Given passage:
##############################
Can Mailacin Cure Ebola?

AS I was driving to the office on Tuesday, August 12, 2014, I listened to a discussion on Radio Phoenix where Mr Howard Maila, the man behind the herbal drug Mailacin used in the treatment of HIV, was asking for Government support towards his Mailacin drug which he said could also cure the deadly Ebola virus.
According to Mr Maila, relatives of a patient suspected to have contracted the Ebola virus, travelled from a West African country where the Ebola virus is currently wreaking havoc to come and meet him here in Zambia.
They explained to him that they suspected that their relative had contracted the Ebola virus because of the symptoms, ie, external and internal bleeding, vomiting and diarrhoea and general body weakness.
Mr Maila gave them the herbal medicine, Mailacin which upon arrival back in their country, administered to the patient who, a few days later recovered and is now well.
This is according to the relatives of the patient who reported back to Mr Maila about the miracle cure of their relative.
##############################
Collected data entries:
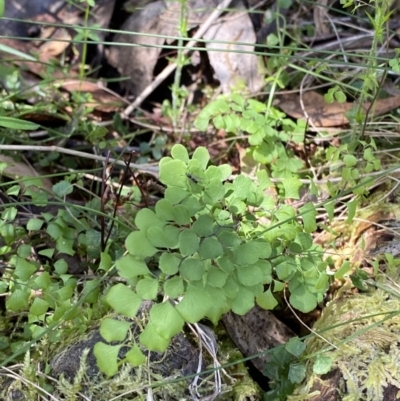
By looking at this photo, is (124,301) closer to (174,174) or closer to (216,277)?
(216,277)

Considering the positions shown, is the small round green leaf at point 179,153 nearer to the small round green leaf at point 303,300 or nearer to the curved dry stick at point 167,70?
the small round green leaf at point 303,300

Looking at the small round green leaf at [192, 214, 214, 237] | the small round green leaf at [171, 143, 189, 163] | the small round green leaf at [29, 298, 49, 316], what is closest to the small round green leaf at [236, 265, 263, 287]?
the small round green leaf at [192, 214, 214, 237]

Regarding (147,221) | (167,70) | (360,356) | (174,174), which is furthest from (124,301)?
##############################
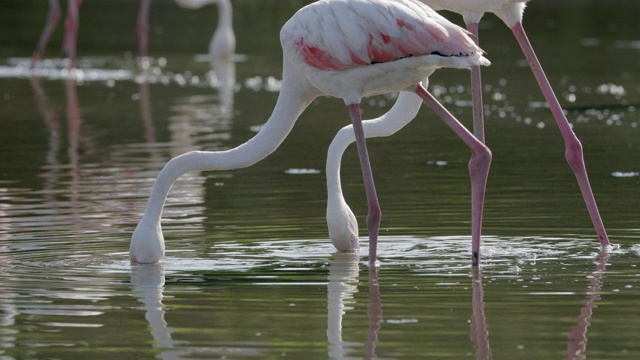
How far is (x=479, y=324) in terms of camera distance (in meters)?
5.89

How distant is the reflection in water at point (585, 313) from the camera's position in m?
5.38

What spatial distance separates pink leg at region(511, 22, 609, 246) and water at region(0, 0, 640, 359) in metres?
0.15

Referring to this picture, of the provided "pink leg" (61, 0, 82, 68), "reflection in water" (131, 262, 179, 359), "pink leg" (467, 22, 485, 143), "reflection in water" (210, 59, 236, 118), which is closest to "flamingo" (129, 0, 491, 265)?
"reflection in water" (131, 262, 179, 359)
##############################
Problem statement: Set down the stretch of the text about Mailacin and Ebola from "AS I was driving" through "here in Zambia.", word for word. Rely solely on the text about Mailacin and Ebola, without reference to the records.

Task output:
AS I was driving to the office on Tuesday, August 12, 2014, I listened to a discussion on Radio Phoenix where Mr Howard Maila, the man behind the herbal drug Mailacin used in the treatment of HIV, was asking for Government support towards his Mailacin drug which he said could also cure the deadly Ebola virus.
According to Mr Maila, relatives of a patient suspected to have contracted the Ebola virus, travelled from a West African country where the Ebola virus is currently wreaking havoc to come and meet him here in Zambia.